What is the optimum angle of projection when throwing a stone off a cliff?

You are standing on a cliff at a height $h$ above the sea. You are capable of throwing a stone with velocity $v$ at any angle $a$ between horizontal and vertical. What is the value of $a$ when the horizontal distance travelled $d$ is at a maximum?

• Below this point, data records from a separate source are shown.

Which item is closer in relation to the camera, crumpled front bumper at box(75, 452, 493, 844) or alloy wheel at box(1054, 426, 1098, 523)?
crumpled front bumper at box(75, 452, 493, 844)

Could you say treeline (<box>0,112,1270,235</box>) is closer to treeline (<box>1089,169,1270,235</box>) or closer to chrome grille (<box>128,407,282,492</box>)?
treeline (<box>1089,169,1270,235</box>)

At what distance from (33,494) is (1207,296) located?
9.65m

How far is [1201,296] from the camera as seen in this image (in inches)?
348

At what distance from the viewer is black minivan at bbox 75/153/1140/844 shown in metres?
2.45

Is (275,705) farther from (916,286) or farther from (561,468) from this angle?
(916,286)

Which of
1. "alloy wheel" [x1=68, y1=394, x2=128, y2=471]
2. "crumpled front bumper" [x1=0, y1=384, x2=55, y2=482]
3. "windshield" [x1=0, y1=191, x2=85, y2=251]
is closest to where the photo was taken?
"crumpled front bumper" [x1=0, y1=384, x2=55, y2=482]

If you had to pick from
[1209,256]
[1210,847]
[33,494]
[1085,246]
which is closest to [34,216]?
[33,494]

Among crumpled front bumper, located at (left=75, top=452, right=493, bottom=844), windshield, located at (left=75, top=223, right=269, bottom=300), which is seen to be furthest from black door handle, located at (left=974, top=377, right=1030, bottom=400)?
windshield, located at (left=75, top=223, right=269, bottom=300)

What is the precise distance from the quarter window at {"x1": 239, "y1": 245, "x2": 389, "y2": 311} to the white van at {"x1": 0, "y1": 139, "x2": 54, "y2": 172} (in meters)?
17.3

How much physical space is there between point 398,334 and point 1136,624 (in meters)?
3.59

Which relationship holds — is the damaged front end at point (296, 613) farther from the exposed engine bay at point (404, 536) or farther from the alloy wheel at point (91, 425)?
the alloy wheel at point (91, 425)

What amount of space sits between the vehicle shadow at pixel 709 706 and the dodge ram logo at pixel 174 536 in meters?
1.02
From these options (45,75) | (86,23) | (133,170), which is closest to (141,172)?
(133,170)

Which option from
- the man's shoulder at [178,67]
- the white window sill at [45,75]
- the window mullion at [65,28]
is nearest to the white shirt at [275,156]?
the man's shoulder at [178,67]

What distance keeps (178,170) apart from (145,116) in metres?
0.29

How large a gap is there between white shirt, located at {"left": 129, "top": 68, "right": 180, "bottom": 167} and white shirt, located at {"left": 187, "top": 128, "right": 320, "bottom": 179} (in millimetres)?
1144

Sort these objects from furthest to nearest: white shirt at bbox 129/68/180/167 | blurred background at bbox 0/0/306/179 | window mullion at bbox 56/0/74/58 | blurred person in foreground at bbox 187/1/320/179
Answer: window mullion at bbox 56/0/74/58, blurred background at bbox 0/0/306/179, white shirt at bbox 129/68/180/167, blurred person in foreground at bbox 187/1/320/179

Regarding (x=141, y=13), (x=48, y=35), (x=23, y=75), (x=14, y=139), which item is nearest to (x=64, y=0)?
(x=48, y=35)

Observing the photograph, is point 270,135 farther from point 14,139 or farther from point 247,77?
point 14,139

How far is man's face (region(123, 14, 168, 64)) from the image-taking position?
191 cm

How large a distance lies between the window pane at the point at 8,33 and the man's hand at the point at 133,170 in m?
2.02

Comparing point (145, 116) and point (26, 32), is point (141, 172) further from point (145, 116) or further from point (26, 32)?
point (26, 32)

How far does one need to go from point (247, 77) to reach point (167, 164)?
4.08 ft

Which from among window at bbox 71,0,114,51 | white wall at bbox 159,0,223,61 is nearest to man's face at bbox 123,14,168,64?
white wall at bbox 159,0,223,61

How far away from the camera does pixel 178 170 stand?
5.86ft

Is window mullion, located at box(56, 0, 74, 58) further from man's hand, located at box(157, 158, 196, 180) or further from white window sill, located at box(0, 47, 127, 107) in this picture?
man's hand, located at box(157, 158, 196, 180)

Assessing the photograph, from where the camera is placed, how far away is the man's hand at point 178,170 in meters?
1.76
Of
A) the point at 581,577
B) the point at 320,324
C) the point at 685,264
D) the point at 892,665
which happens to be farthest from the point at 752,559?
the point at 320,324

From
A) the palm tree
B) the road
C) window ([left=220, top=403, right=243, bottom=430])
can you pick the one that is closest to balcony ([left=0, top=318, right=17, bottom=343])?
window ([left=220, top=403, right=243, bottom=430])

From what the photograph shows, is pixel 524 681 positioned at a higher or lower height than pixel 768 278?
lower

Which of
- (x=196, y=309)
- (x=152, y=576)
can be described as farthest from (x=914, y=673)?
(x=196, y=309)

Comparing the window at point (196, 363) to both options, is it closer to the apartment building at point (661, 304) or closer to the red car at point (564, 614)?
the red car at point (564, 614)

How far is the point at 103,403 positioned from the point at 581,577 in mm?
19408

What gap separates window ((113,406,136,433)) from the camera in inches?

On level ground, when $h$ is zero, it's easy to show that $a$ needs to be midway between horizontal and vertical, and thus $\large\frac{\pi}{4}$ or $45°$. As $h$ increases, however, we can see by heuristic reasoning that $a$ decreases to zero, because you can put more of the velocity into the horizontal component as the height of the cliff begins to make up for the loss in the vertical component. For small negative values of $h$ (throwing up onto a platform), $a$ will actually be greater than $45°$.

Is there a fully-solved, closed-form expression for the value of $a$ when $h$ is not zero?

Solution 1:

Assume no friction and uniform gravity g.

If you throw a stone at point (0, h), with velocity (v cos θ, v sin θ), then we get

\begin{align} d &= vt\cos\theta && (1) \\ 0 &= h + vt\sin\theta - \frac12 gt^2 && (2) \end{align}

The only unknown to be solved is t (total travel time). We could eliminate it by using $t = \frac d{v\cos\theta}$ to get

$$ 0 = h + d\tan\theta - \frac{gd^2\sec^2\theta}{2v^2}\qquad(3) $$

Then we compute the total derivative with respect to θ:

\begin{align} 0 &= \frac d{d\theta}\left(d\tan\theta\right) - \frac g{2v^2}\frac d{d\theta}\left(d^2\sec^2\theta\right) \\ &= \ldots \end{align}

and then set $\frac{dd}{d\theta}=0$ (because it is maximum) to solve d:

$$ d = \frac{v^2}{g\tan\theta} $$

Substitute this back to (3) gives:

\begin{align} h &= \frac{v^2}g \left( \frac1{2\sin^2\theta} - 1\right) \\ \Rightarrow \sin\theta &= \left( 2 \left(\frac{gh}{v^2} + 1\right) \right)^{-1/2} \end{align}

This is the closed form of θ in terms of h.